MATERIAL PROVIDED →
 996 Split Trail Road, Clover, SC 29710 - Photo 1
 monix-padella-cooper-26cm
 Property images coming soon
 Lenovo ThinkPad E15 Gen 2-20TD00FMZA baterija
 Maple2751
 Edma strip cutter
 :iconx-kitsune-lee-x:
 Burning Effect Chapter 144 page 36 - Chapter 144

==

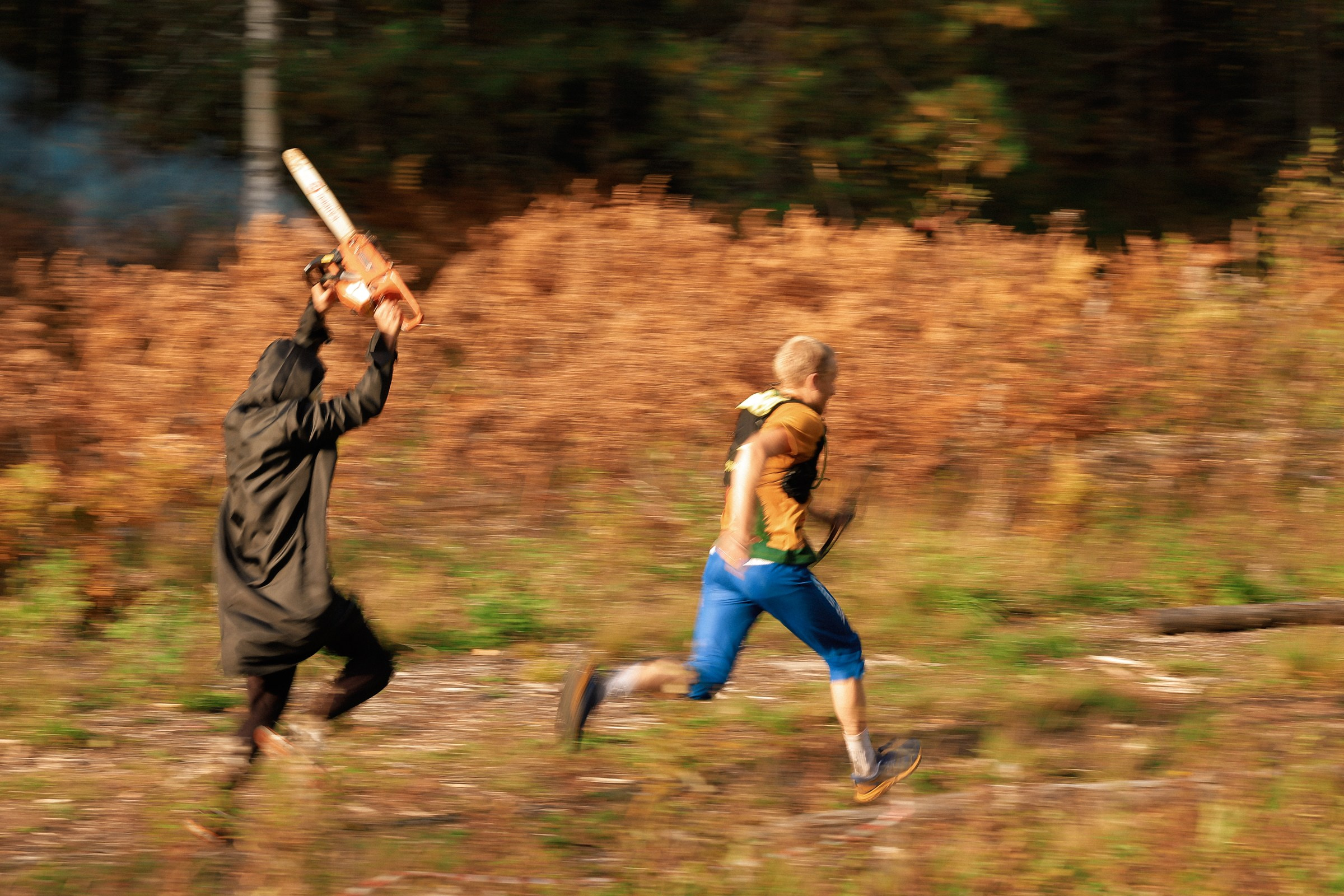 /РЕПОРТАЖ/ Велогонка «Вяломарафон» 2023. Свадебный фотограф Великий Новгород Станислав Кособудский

...

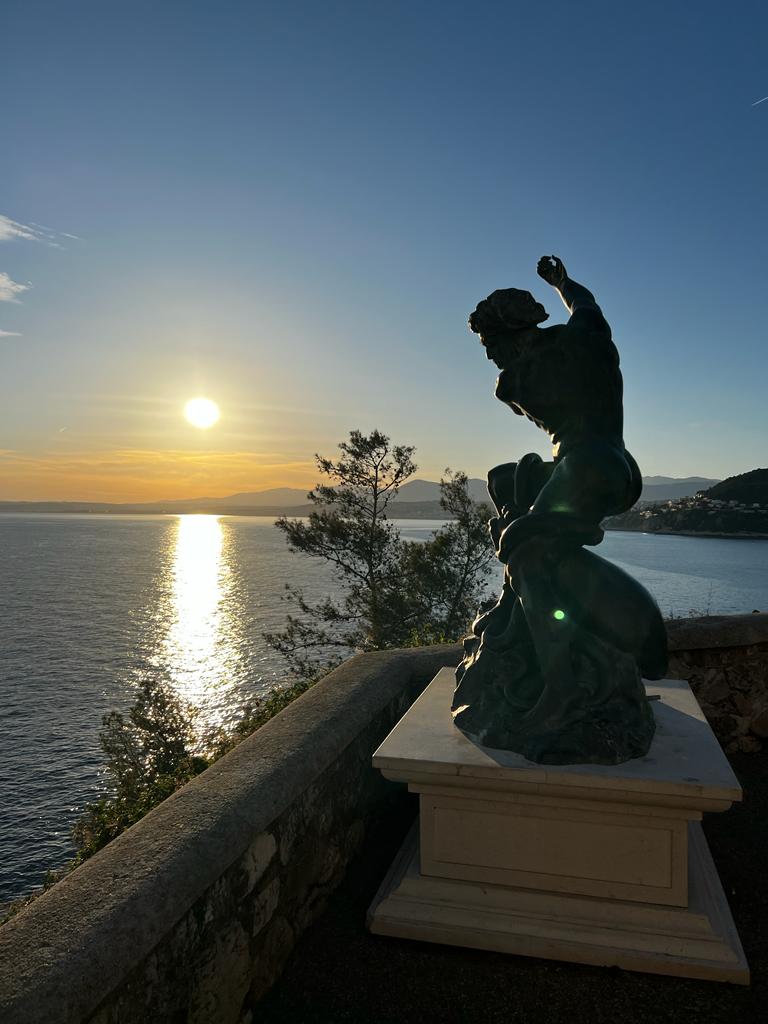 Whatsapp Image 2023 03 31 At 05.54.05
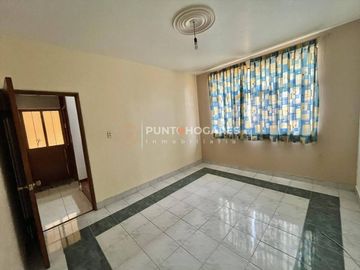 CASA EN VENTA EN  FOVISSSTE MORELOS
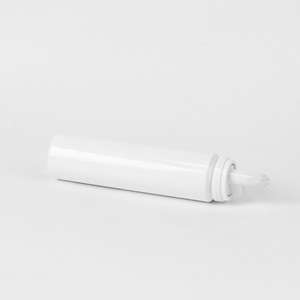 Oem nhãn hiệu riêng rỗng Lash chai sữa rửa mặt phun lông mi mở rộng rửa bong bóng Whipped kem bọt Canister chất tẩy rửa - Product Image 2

WHAT IS REQUIRED → Above are the records; from them, give again exactly the lines from the one containing "996 Split Trail" through the one containing "Burning Effect Chapter", both included.

RESPONSE AREA →
 996 Split Trail Road, Clover, SC 29710 - Photo 1
 monix-padella-cooper-26cm
 Property images coming soon
 Lenovo ThinkPad E15 Gen 2-20TD00FMZA baterija
 Maple2751
 Edma strip cutter
 :iconx-kitsune-lee-x:
 Burning Effect Chapter 144 page 36 - Chapter 144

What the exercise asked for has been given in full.